Similar to the experience of black Catholics in earlier times and places, who simply refused to leave what was theirs as a baptismal right and not accept “black Catholic churches” because they were unwelcome in sharing the same pews with whites, homosexual Catholics need to claim their rightful place by coming and claiming their rights. Again, this would be a gifted presence, since it will only be through experience with publicly out homosexual persons that prejudices and fears will be overcome, and more serious dialogue on the issues -- particularly those matters in which full integration is currently not possible -- can commence at the grassroots level, beyond the walls of the Vatican, episcopal conferences and academia. As Gumbleton noted, “It is clear that one of the most effective ways to break down fears and misconceptions about homosexual people is to put a human face on homosexuality.”

‘I am with you’

Personal knowledge about the issues, grounded in experience with known homosexuals, will be a crucial factor as our country moves forward in various legal initiatives to guarantee their full civil rights. These legislative initiatives take on a whole different meaning when one personally knows someone who will be affected by its passage or rejection. Just as we need publicly out gay and lesbian Catholics as role models in our schools, even more so we need publicly out gay and lesbian role models in our pulpits and our pews. Any member of the church, young or old, struggling with their sexual orientation, or clearly knowing his or her sexual orientation, will be enabled by their presence. This presence is also important to the parents and friends of homosexuals, many of whom live in hiding, receiving minimal support from anyone. To wit, showing up and participating is a way of publicly saying to all these persons, “I am with you in your struggle. I belong here and so do you.”

Let us not be naïve. No doubt, there will be the misinformed, bigoted or homophobic person in the pulpit or pew who will quote “chapter and verse” the current church’s teaching on conduct without the slightest mention regarding the role of an informed conscience or widely practiced pastoral norms. This factor will drive many away or back to separate churches or other liturgical settings.

That is why we need more of our leaders, both heterosexual and homosexual, to step up to the plate and stop looking backward but forward.
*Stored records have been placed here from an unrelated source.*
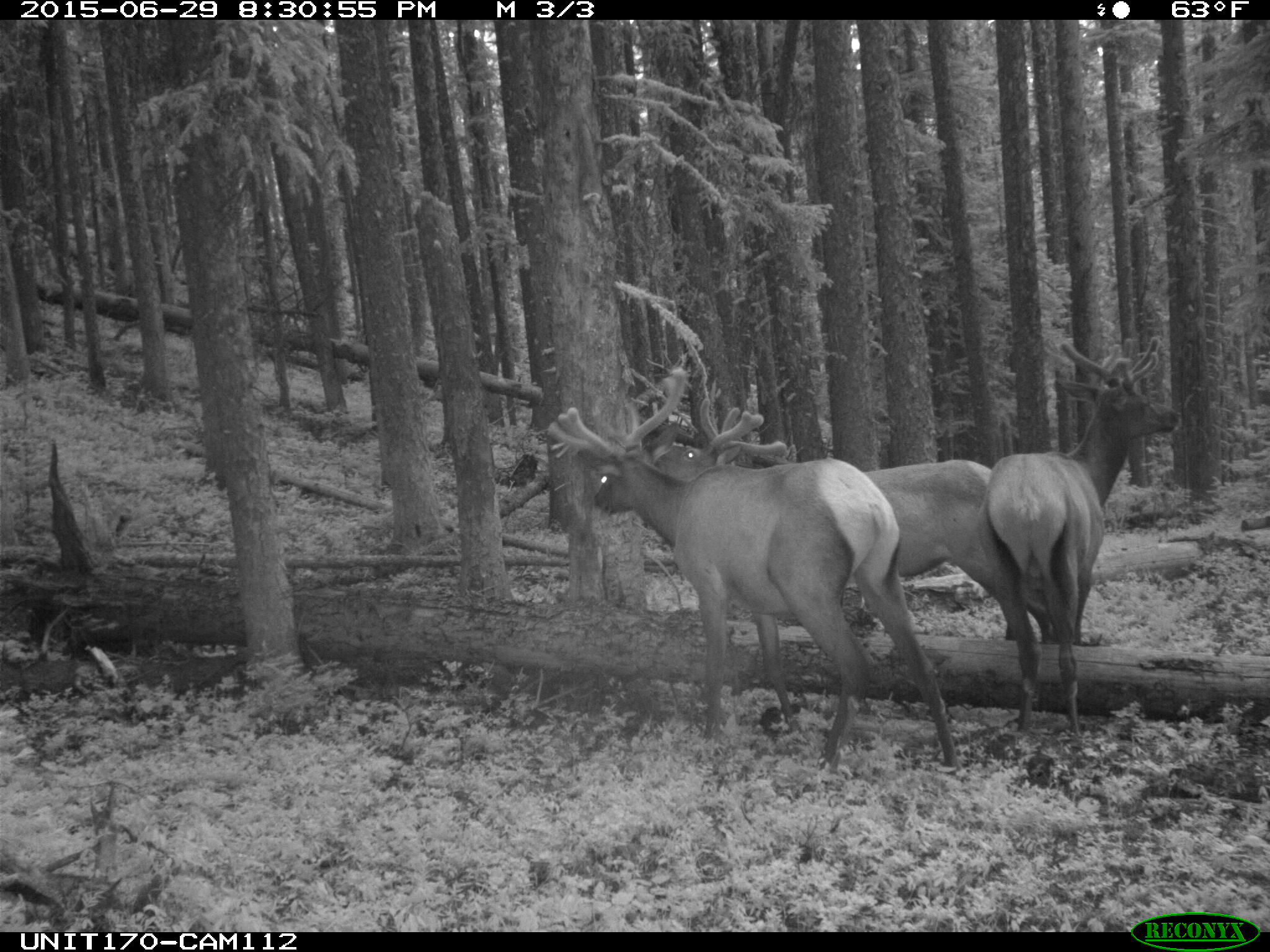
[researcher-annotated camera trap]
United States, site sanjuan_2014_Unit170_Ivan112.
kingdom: Animalia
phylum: Chordata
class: Mammalia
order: Artiodactyla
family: Cervidae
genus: Cervus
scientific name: Cervus elaphus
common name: red deer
By and large, I honestly do believe that the majority of our Catholic churchgoers are remarkably tolerant and accepting persons. Notwithstanding the poisonous fumes emanating in numerous instances from the pulpit and pews, success, as noted initially, will largely be achieved by showing up and letting the church know that publicly out gays and lesbians are here to stay. Woody was right. Without being there, homosexuals and the larger church community are both the losers.

Robert J. Comiskey holds a doctorate in religion and ethics and is a freelance writer living in Springfield, Va.